§ **DIRECTIVE**
Rewrite the records below as a numbered list, beginning with the line that contains "Which item from" and continuing through the line that contains "is located nearest". Omit any blank lines.

◇ ◇ ◇

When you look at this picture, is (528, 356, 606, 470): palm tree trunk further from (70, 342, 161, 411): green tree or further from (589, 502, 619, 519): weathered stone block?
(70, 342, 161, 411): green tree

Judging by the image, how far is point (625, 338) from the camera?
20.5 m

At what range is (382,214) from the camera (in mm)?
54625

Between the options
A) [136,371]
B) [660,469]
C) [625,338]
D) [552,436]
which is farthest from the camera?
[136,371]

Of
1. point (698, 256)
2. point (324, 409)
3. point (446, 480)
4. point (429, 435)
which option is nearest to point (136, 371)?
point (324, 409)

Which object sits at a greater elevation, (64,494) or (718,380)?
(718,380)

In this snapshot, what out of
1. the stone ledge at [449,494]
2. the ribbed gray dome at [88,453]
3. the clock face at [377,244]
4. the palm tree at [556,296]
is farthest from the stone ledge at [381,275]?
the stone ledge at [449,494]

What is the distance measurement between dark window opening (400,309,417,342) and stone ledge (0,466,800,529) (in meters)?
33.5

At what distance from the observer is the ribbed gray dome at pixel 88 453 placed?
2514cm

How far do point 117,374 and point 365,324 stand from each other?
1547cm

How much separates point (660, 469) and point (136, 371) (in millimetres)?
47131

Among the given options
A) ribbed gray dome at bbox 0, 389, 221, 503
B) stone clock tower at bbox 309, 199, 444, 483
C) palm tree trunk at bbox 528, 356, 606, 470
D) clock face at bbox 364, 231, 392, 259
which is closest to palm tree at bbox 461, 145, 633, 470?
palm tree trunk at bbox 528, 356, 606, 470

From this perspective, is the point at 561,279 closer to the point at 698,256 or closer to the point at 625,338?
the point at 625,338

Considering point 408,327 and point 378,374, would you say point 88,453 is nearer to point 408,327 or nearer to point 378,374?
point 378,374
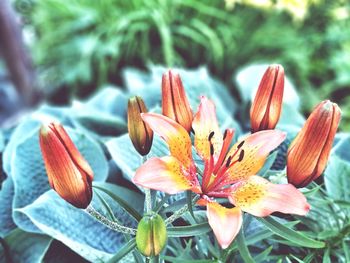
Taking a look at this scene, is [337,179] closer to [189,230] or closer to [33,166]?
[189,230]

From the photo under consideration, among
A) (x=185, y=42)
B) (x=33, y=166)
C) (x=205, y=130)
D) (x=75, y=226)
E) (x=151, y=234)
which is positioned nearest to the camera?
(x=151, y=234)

◇ ◇ ◇

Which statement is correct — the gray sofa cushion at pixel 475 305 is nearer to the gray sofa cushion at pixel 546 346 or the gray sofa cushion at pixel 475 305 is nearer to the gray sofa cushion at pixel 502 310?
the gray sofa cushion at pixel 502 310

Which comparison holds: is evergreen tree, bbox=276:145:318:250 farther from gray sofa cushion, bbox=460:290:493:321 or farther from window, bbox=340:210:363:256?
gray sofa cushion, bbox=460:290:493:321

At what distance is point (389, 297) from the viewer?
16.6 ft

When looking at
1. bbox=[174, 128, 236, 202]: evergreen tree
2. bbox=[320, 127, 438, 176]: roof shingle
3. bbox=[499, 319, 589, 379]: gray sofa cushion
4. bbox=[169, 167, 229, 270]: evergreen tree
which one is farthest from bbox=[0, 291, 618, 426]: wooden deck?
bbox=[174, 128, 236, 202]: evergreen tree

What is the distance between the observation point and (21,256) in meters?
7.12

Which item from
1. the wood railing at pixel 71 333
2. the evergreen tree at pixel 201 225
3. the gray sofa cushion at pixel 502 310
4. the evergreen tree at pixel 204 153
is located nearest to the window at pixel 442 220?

◇ ◇ ◇

§ **RESPONSE**
1. Which item from
2. 1. the wood railing at pixel 71 333
3. 2. the evergreen tree at pixel 201 225
4. 3. the gray sofa cushion at pixel 502 310
5. 4. the evergreen tree at pixel 204 153
6. is located nearest to the window at pixel 442 220?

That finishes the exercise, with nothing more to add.